### Extracted records
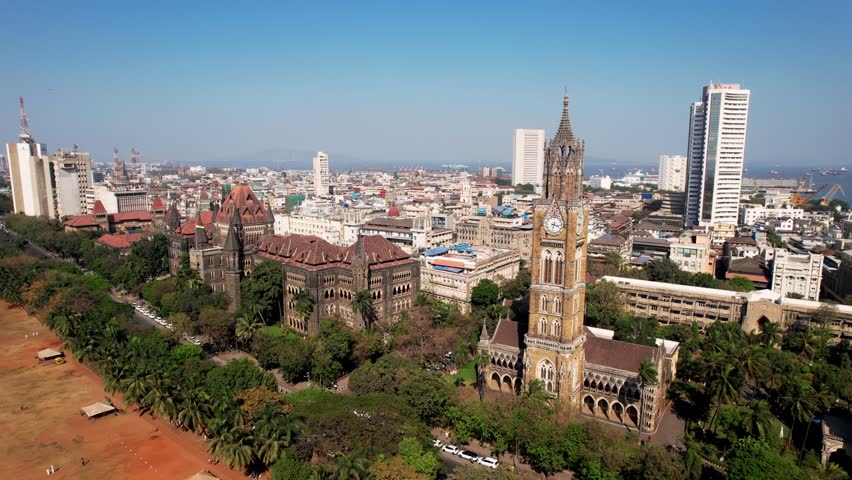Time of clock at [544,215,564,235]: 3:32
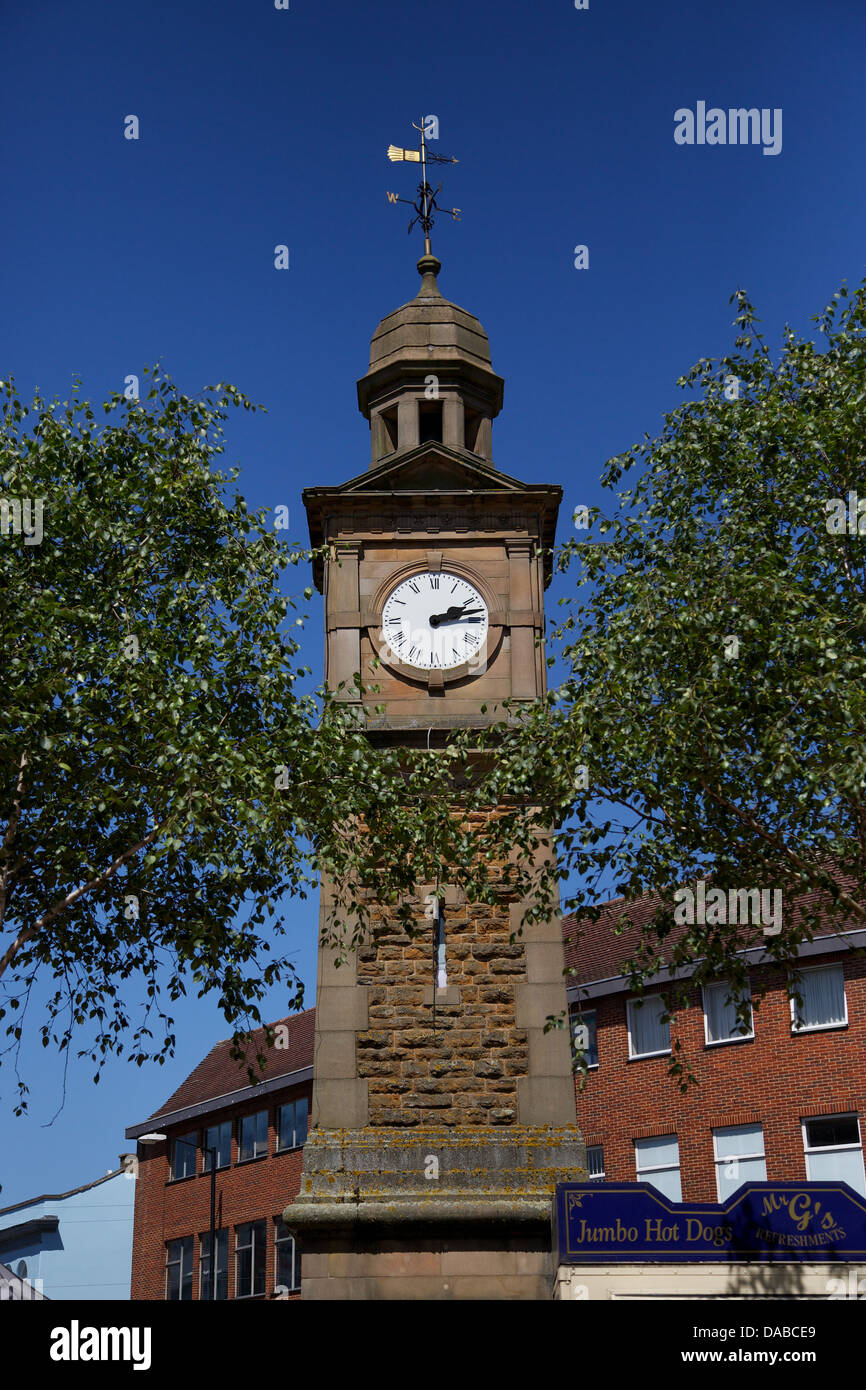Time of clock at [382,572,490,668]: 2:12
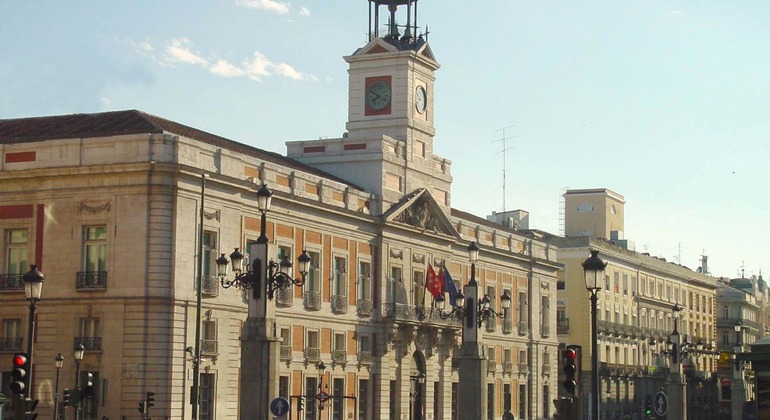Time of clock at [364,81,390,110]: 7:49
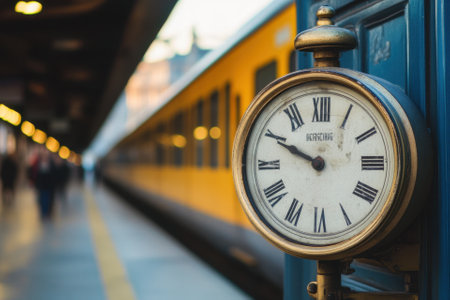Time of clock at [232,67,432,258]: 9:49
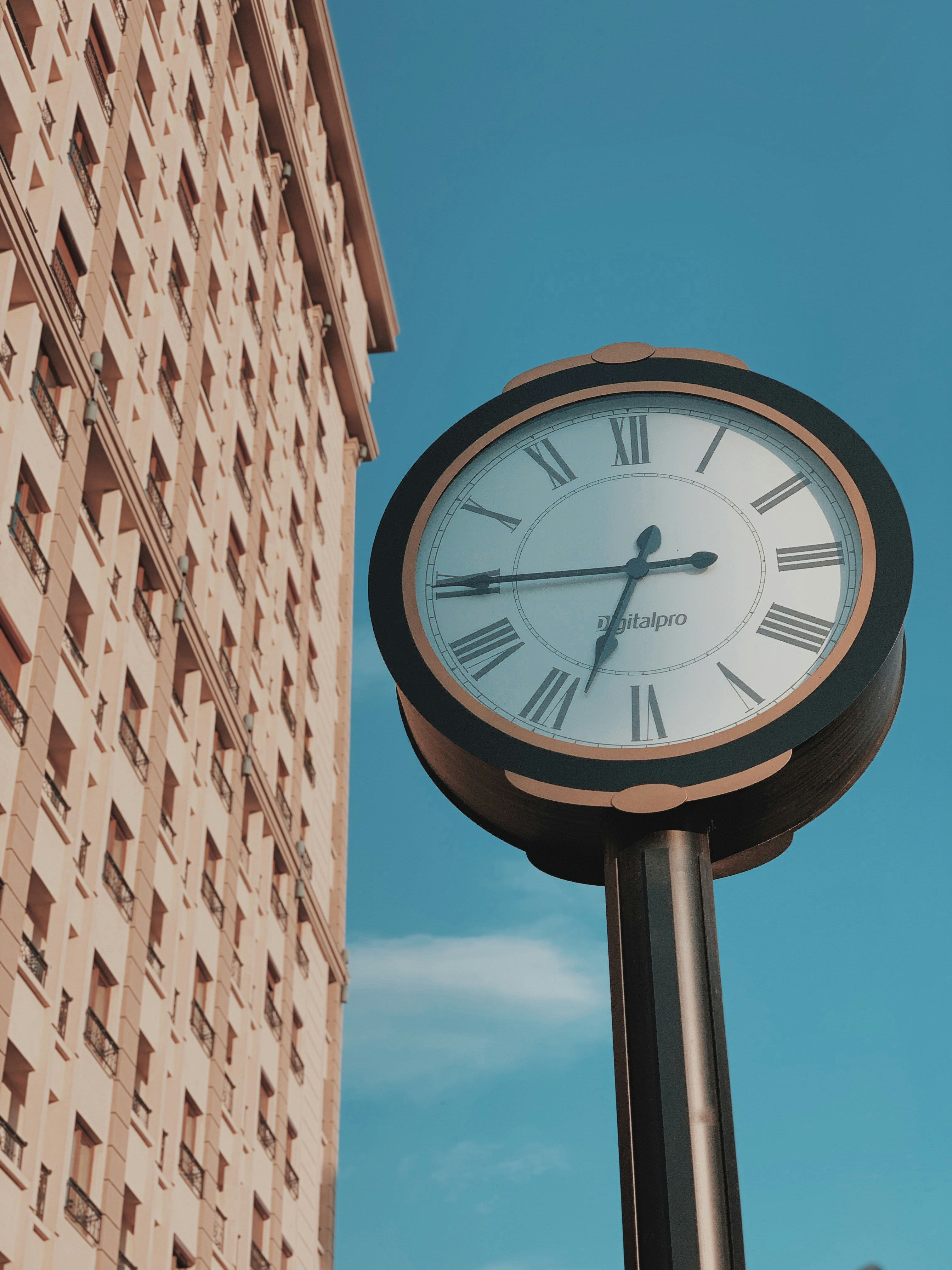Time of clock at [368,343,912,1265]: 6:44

### Problem details
Please copy the lines above word for word, leaving out the pictures.

### Expected output
Time of clock at [544,215,564,235]: 3:32
Time of clock at [382,572,490,668]: 2:12
Time of clock at [364,81,390,110]: 7:49
Time of clock at [232,67,432,258]: 9:49
Time of clock at [368,343,912,1265]: 6:44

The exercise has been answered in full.